For Ngubane, Eskom’s recent success has been down to a combination of strong management and, finally, getting South Africa’s Medupi power station in the north of the country up and running last March. “Brian Molefe, our new CEO has a great track record. He turned Transnet [South Africa’s state-owned transport agency] around and now he’s doing the same with Eskom,” says Ngubane.

But are blackouts in South Africa really a thing of the past? As Paul Marty, vice president and senior credit officer at ratings agency Moody’s says: “The demand for power in South Africa has actually been lower because growth has been so sluggish in South Africa, not because Eskom has been meeting targets. The likelihood of load shedding has reduced because of that. In fact, in 2015, we saw a decline of energy consumption by 1.4%.”

While Eskom boasts of success, South Africa’s economy is struggling. According to the IMF, GDP growth for 2016 will reach just 0.6%, with some analysts and economists predicting a recession.

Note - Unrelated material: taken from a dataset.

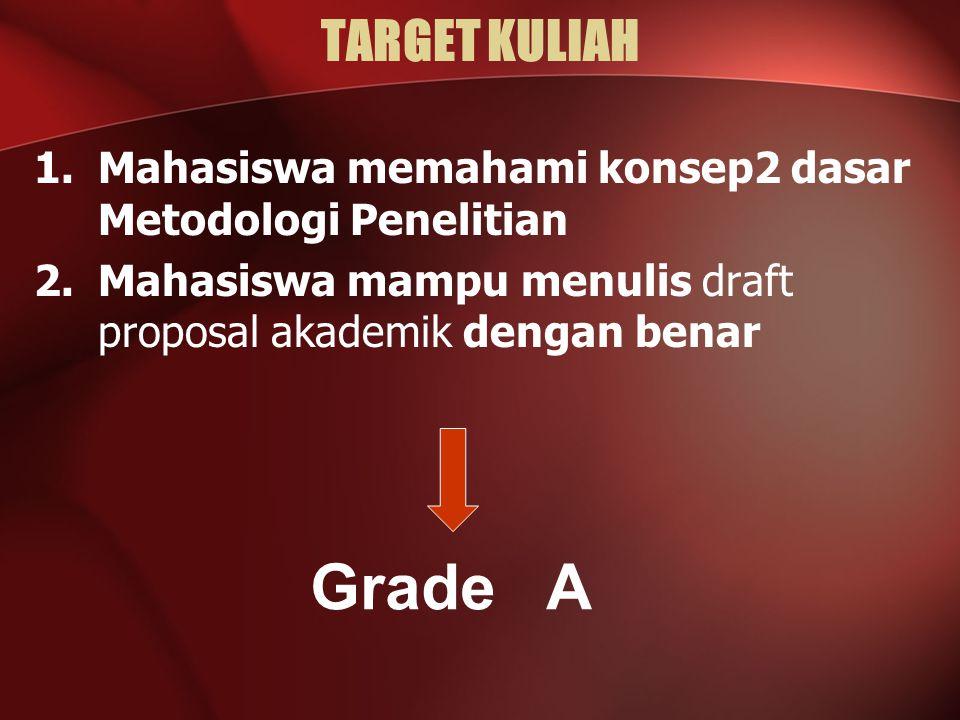 TARGET KULIAH Mahasiswa memahami konsep2 dasar Metodologi Penelitian. Mahasiswa mampu menulis draft proposal akademik dengan benar.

Unemployment, particularly amongst the youth, remains high, and the country is grappling with the worst drought it has seen in the last 30 years. South Africa’s mining industry – critical to the economy, has been battered by low commodity prices and labour disputes. All need a reliable power source to help make a comeback.

At the same time, South Africa’s currency, the rand,  has lost more than a quarter of its value in just over a year, with inflation reaching an annualised peak of 7% in January. Ngubane argues that frustration over Eskom’s role in contributing to South Africa’s economic woes can be misplaced. “People, and the media, blame Eskom for South Africa’s stunted growth – but it’s just not that simple,” he says. “Businesses from all over the world have had to cut back. The slowdown in growth is a global problem, not just a South African problem. In reality, Eskom is leading the recovery in South Africa.”

Out with the old

Old and restricted infrastructure – designed mainly to supply power to the white minority before the onset of democracy in 1994 – did prevent South Africa’s energy sector from satisfying demand, argues Ngubane. “Before 1994 there was surplus of electricity but at the same time there was an entire section of the population that wasn’t being catered for. Today, as a state-owned company, our mandate is to supply energy to the masses, to those who were never a priority until now. It’s not about turning a profit.”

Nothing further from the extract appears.